• _Document text_:
►

15

C-[ is equivalent to the escape key on US English keyboards, thus, any attempt at binding it will mess up M- behaviour.

Emacs seems to have no trouble telling <escape> and C-[ apart in GUI frames. The following works fine and bindings starting with M- remain to be working:

(global-set-key (kbd "<escape>") (lambda () (interactive) (message "<escape>")))

However, if I bind

(global-set-key (kbd "C-[") (lambda () (interactive) (message "C-[")))

suddenly emacs goes crazy and binding like M-x break. Moreover, pressing C-[ refuses to trigger the bound lambda. Interestingly enough, C-x @ c [ (apply modifier control to open bracket) still says C-[ is undefined.

Is there any way of binding something to C-[ without breaking emacs?

2 Answers 2

14

You cannot really change the C-[ binding at user-level maps, as you would do with global-set-key. However, you can change it as a keyboard event before it reaches those keymaps. You can say for example:

(define-key input-decode-map 
    (kbd "C-[") 
    [control-bracketleft])

and then use [control-bracketleft] in your keymaps. Pretty simple isn't it?

◄

• _Data extract_:
►

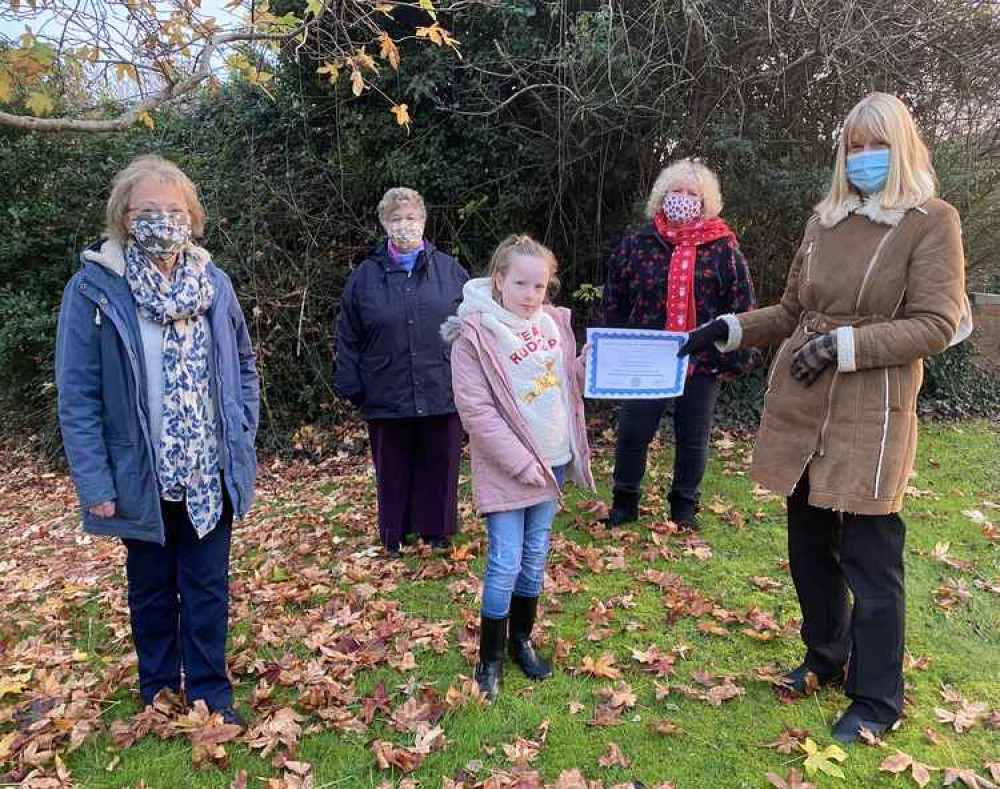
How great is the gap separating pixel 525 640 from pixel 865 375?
1.88 m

◄

• _Short exercise 1_: List every Emacs Lisp symbol that appears in the code snippets of the Emacs key-binding text, counting each one only once.
• _Short exercise 2_: Summarize the Emacs key-binding text in two sentences.

• _Written response 1_: global-set-key, kbd, lambda, interactive, message, define-key, input-decode-map, control-bracketleft

• _Written response 2_: Binding C-[ with global-set-key breaks M- bindings such as M-x, and the bound command is never triggered, because C-[ is equivalent to the escape key on US English keyboards. The answer says C-[ cannot really be changed in user-level maps, but it can be translated as a keyboard event through input-decode-map into [control-bracketleft], which can then be used in keymaps.